Without stopping to think, she said abruptly, ‘Do you ever see Serena when you’re in Sydney?’
He looked at her. ‘Sometimes. Why?’
‘I just wondered.’ She shrugged. ‘How is it going for her?’
He paused. ‘What brought this up?’
‘Nothing really. If you’d rather not talk about it that’s fine with me.’
‘Serena,’ he said deliberately, ‘is enjoying to the full the jet-setting life-style she believes I denied her.’
Clare blinked at him. ‘She didn’t enjoy...Rosemont? ’
‘No. She felt buried alive. So she said.’
‘That ... No.’ She looked away.
‘Say it, Clare.’
She took a breath and sat up straighter as a little flame of annoyance licked through her at his tone. If anyone had the right to be curious, surely she did, she thought. ‘It sounds to me as if a fuller investigation of your life-style preferences might have been a good idea before you got married,’ she murmured coolly.

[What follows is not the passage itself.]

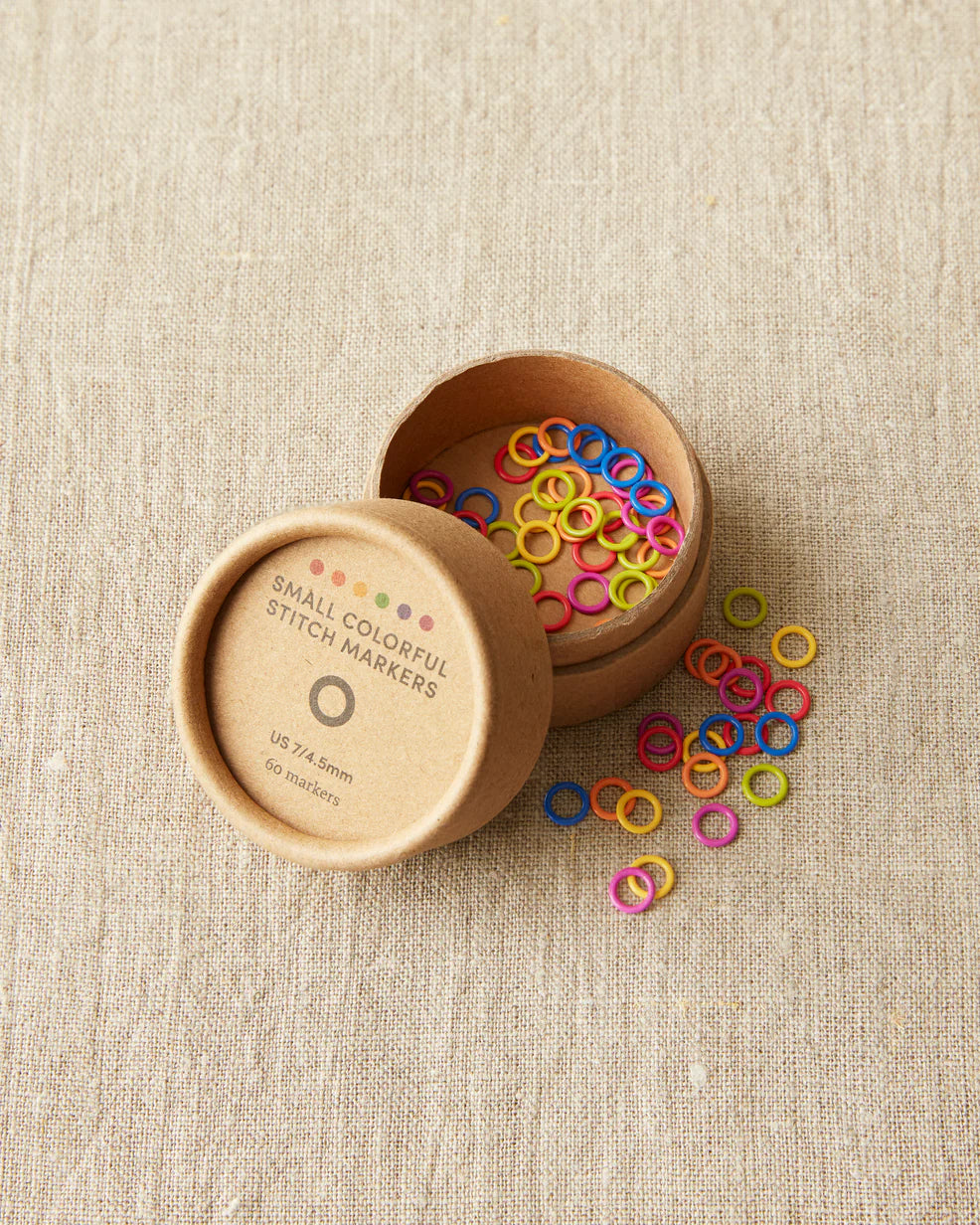 Open box of colorful cocoknits stitch markers on a light gray surface.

‘How right you are,’ he drawled.
She just looked at him.
‘But if you’d ever met her you might have understood that at the time they didn’t seem to matter—particularly if you were a man.’

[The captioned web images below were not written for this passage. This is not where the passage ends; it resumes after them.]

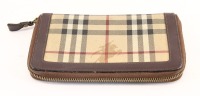 Lote 106 - BURBERRY, CARTEIRA DE SENHORA - Em tela com padrão de tartan e pele castanha. Fecho de correr. Interior compartimentado. Dim: 12x20 cm. Nota: sinais de uso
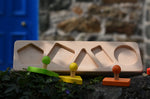 Bajo figures shapes sorting board base placed on a stone wall with the shapes taken out of the frame.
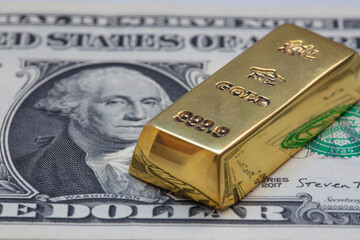 gold bar on US 1 dollar background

‘I ... I did see her once,’ she said involuntarily.
His eyes glinted with mockery—self-directed? she wondered. He said, ‘Then I may not have to spell it out for you.’
No, she thought, and coloured for some reason as she recalled sleek blonde hair, long-lashed cornflower-blue eyes, an aristocratic little nose and lots of smooth golden skin exposed in a mini-dress that did little to hide a sensational figure. Plus, she mused, a definite air of combined hauteur and come-hitherness that would be hard for most men to resist.
‘I see,’ she said at length.
He smiled unamusedly. ‘A very lawyerly comment.’
‘Lachlan—’ She stopped, and stopped herself from simply saying, I’m pregnant, Lachlan. That’s why I’m curious although I probably always have been. It’s my own fault that this happened but—what do you suggest we do?
‘Clare?’ he said after a moment.
‘I’m tired. I have got a big day tomorrow, that’s all.’